Naast de toets op een (echte) arbeidsovereenkomst kan het nodig zijn een fictieve dienstbetrekking voor de loonbelasting/premie volksverzekeringen en/of de werknemersverzekeringen uit te sluiten. Bij zzp’ers die in opdracht van een zorginstelling zorg verlenen is dit het geval. Om de fictieve dienstbetrekking voor de zzp’er die in opdracht van een zorginstelling zorg verleent uit te sluiten, moet er sprake zijn van zelfstandige uitoefening van een beroep (ondernemerschap).

Opdracht: Schrijf het stuk van "Naast de toets" tot en met "een beroep (ondernemerschap)." uit de tekst over de fictieve dienstbetrekking opnieuw uit. Vervang daarbij "zorginstelling" door "zorgaanbieder".

Gegevensblok:
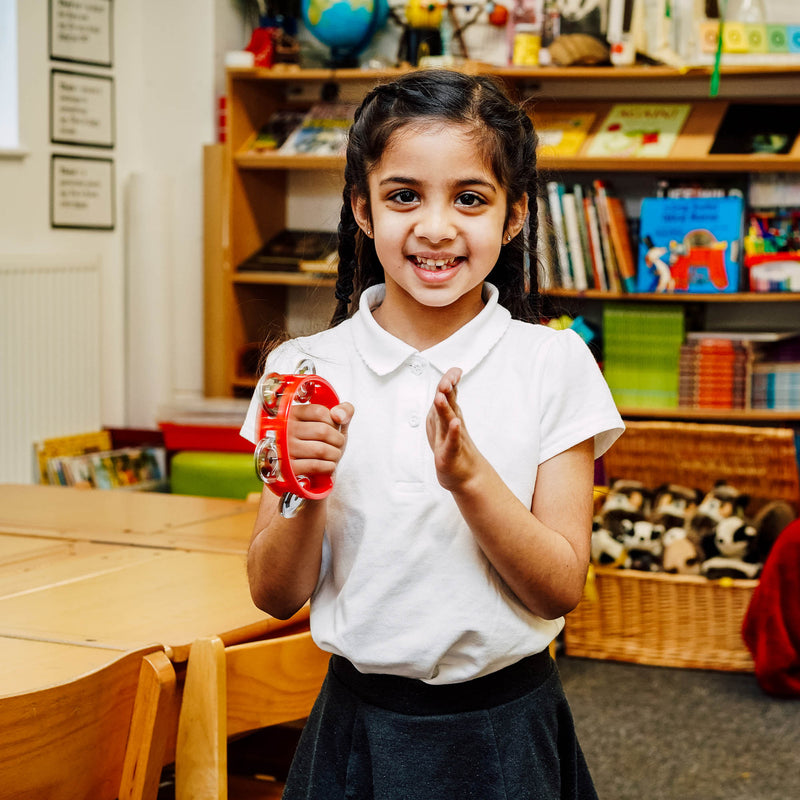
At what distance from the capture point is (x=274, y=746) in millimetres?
1663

Uitwerking:
Naast de toets op een (echte) arbeidsovereenkomst kan het nodig zijn een fictieve dienstbetrekking voor de loonbelasting/premie volksverzekeringen en/of de werknemersverzekeringen uit te sluiten. Bij zzp’ers die in opdracht van een zorgaanbieder zorg verlenen is dit het geval. Om de fictieve dienstbetrekking voor de zzp’er die in opdracht van een zorgaanbieder zorg verleent uit te sluiten, moet er sprake zijn van zelfstandige uitoefening van een beroep (ondernemerschap).